Masayoshi Yamada1, Ichiro Oda, Satoru Nonaka, Haruhisha Suzuki, Shigetaka Yoshinaga, Hirokazu Taniguchi, Shigeki Sekine, Ryoji Kushima, Yutaka Saito, Takuji Gotoda.   

Abstract

BACKGROUND AND STUDY AIM: Endoscopic resection has been favored for the management of intramucosal adenocarcinoma of the esophagogastric junction (AEGJ) over standard treatment with surgical resection. Several previous studies have reported only short-term outcomes. The aim of the present study was to report the long-term follow-up and outcomes of endoscopic submucosal dissection (ESD), a representative endoscopic resection method, for the management of superficial AEGJ. PATIENTS AND METHODS: A retrospective cohort study included 53 consecutive patients with superficial AEGJ who underwent ESD between 2001 and 2007 at the National Cancer Center Hospital, Tokyo, Japan. Rates of overall survival, recurrence-free survival, and cause-specific survival of patients with AEGJ after endoscopic resection were analyzed.

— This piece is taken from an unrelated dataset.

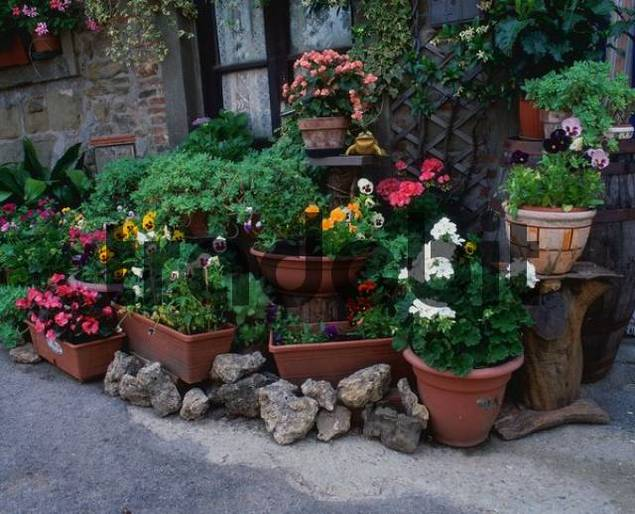 flower pots in front of house volpaia tuscany italy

RESULTS: The 5-year overall, recurrence-free, and cause-specific survival rates in the 53 patients were 94.2%, 92.3% and 96.1%, respectively. The median follow-up was 6.1 years. En bloc, R0, and curative resection rates were 100 %, 79 %, 68 %, respectively. In 36 patients with curative resection, the cause-specific survival rate was 100 % and no recurrence or metastases were detected. In 17 patients with non-curative resection, recurrence was found in three patients (17 %); two of the three patients died of their disease whilst one patient received chemotherapy.
CONCLUSIONS: Superficial AEGJ can be well controlled by ESD when curative resection is achieved. © Georg Thieme Verlag KG Stuttgart · New York.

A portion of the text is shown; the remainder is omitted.